Así quedé más tranquilo. Cogí un cuchillo y corté los bordes. En ningún otro sitio pude descubrir más manchas de sangre. De pronto, se me ocurrió la idea de que aún conservaba en mis bolsillos el portamonedas y los demás objetos que cogiera del arca de la vieja; ni siquiera había pensado en sacarlos y esconderlos. Me vacié aprisa los bolsillos y lo volqué todo sobre la mesa. Un raro sentimiento sobrecogióme a la vista de esos objetos. ¡Si me los hubieran encontrado encima!
Por lo demás, había perdido yo toda lucidez de conciencia; en mi cabeza todo giraba. Luego que me hube vaciado y hasta vuelto del revés los bolsillos, para convencerme bien de que nada quedaba en ellos, fui y lo llevé todo a un rincón del cuarto, donde a prevención tenía preparado un escondrijo. Allí estaba un tanto despegado el papel de las paredes, y yo procedí a meter las cosas dentro del agujero.
Quería despachar aquello en seguida, pues la vista del rimero de objetos me producía inquietud.

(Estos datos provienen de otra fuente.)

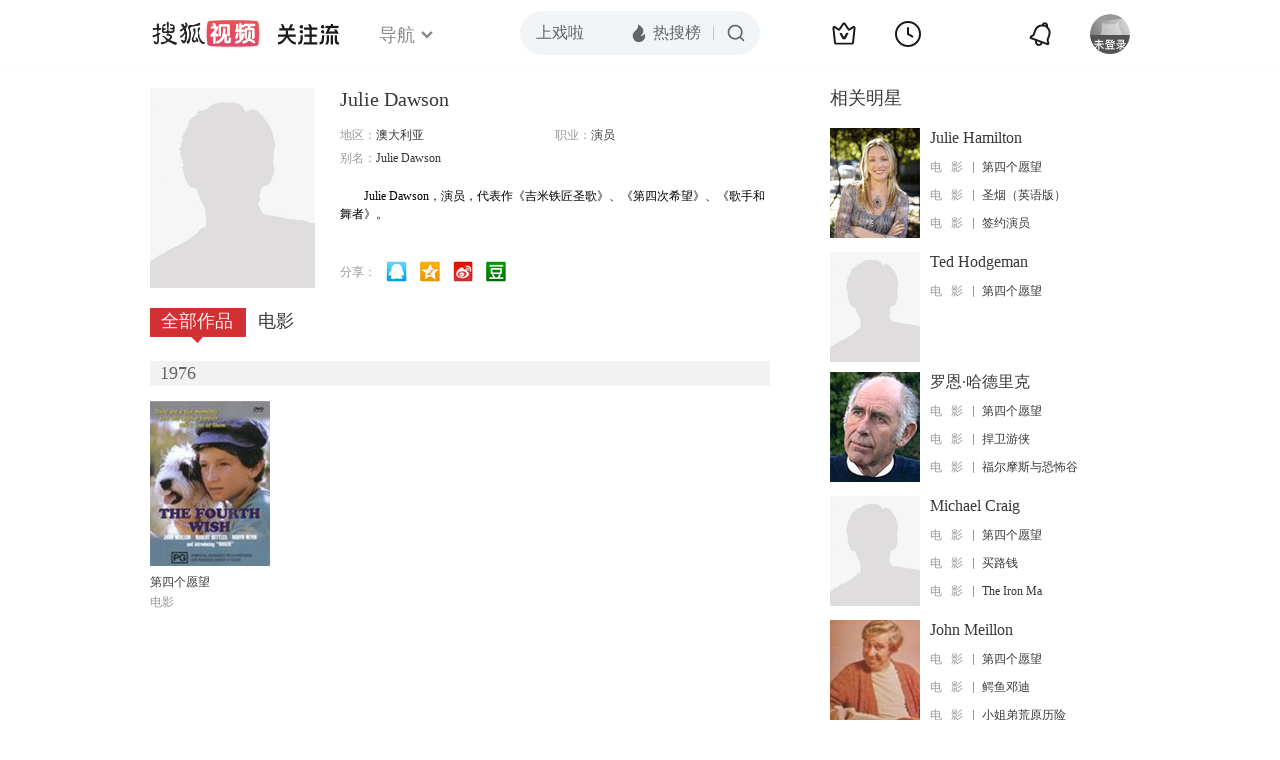

--- FILE ---
content_type: text/html;charset=UTF-8
request_url: https://score.my.tv.sohu.com/digg/get.do?type=442&vid=962933&callback=jQuery17204002122346516459_1768511477240&_=1768511479301
body_size: 119
content:
jQuery17204002122346516459_1768511477240({"vid":962933,"downCount":0,"statusText":"success but not exists","upCount":0,"pid":-1,"tvid":962933,"type":442,"status":200})

--- FILE ---
content_type: text/javascript; charset=utf-8
request_url: https://hui.sohu.com/mum/ipqueryjp?callback=jsonp1768511476606&cookie=1768511476982&platform_source=pc&_=1768511476607
body_size: 28
content:
typeof jsonp1768511476606 === 'function' && jsonp1768511476606({
  "ext_ip": "18.191.214.141",
  "urls": []
});

--- FILE ---
content_type: text/plain;charset=UTF-8
request_url: https://v4.passport.sohu.com/i/cookie/common?callback=passport4015_cb1768511480989&dfp=1768511481029&_=1768511481029
body_size: -297
content:
passport4015_cb1768511480989({"body":"","message":"Success","status":200})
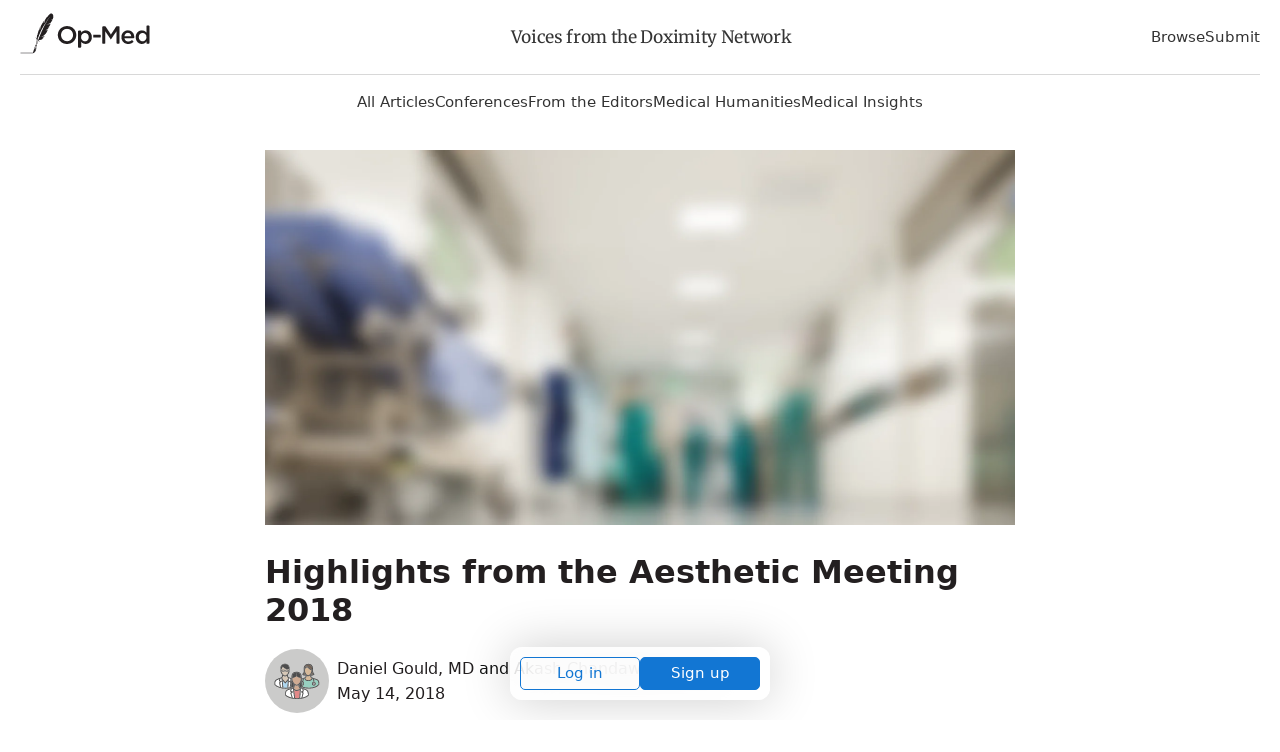

--- FILE ---
content_type: application/javascript
request_url: https://opmed.doximity.com/assets/vite/assets/analytics-CS7_DJgw.js
body_size: 422
content:
import{D as p}from"./dox-analytics-Coww7TjG.js";const r=window.doxAnalytics=new p;window.initAnalytics=({release:o,userId:a,page:i})=>{r.init({application:"doximity/opmed",release:o}),a&&r.identify({userId:a}),r.page({product:"news",view:`opmed_${i}`})};document.addEventListener("DOMContentLoaded",()=>{$("[data-track-section]").each((o,a)=>{const i=$(a).data("track-section"),s=r.registerSection({product:"news"});$(a).find("[data-track-impression]").each((l,n)=>{const t=$(n).data(),k=t.trackImpression,c=`opmed_${i}_${k}`,d=s.registerImpression(),e={};t.trackArticleExternalId&&(e.article_external_id=t.trackArticleExternalId),t.trackAuthorExternalId&&(e.author_external_id=t.trackAuthorExternalId),t.trackContext&&(e.context=t.trackContext),t.trackCategoryName&&(e.category_name=t.trackCategoryName),t.trackPageNumber&&(e.page_number=t.trackPageNumber),t.trackProfileUrl&&(e.profile_url=t.trackProfileUrl),t.trackShown!=null&&d.trackShown(c,n,e),t.trackTapped!=null&&d.trackTapped(c,n,e,{trackShownFully:!0})})})});
//# sourceMappingURL=analytics-CS7_DJgw.js.map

No podía notar nada, porque aquel rincón quedaba muy en la sombra; pero, a pesar de todo, no me pareció bien elegido aquel sitio. A pesar de que la cabeza me daba vueltas, lo comprendía así perfectamente. Por lo demás, no había yo contado con que pudiera sacar de allí objetos de valor; yo sólo había pensado en el dinero, que habría sido fácil ocultar. Pero podía, no obstante, hacer una cosa: buscar al día siguiente un escondrijo seguro.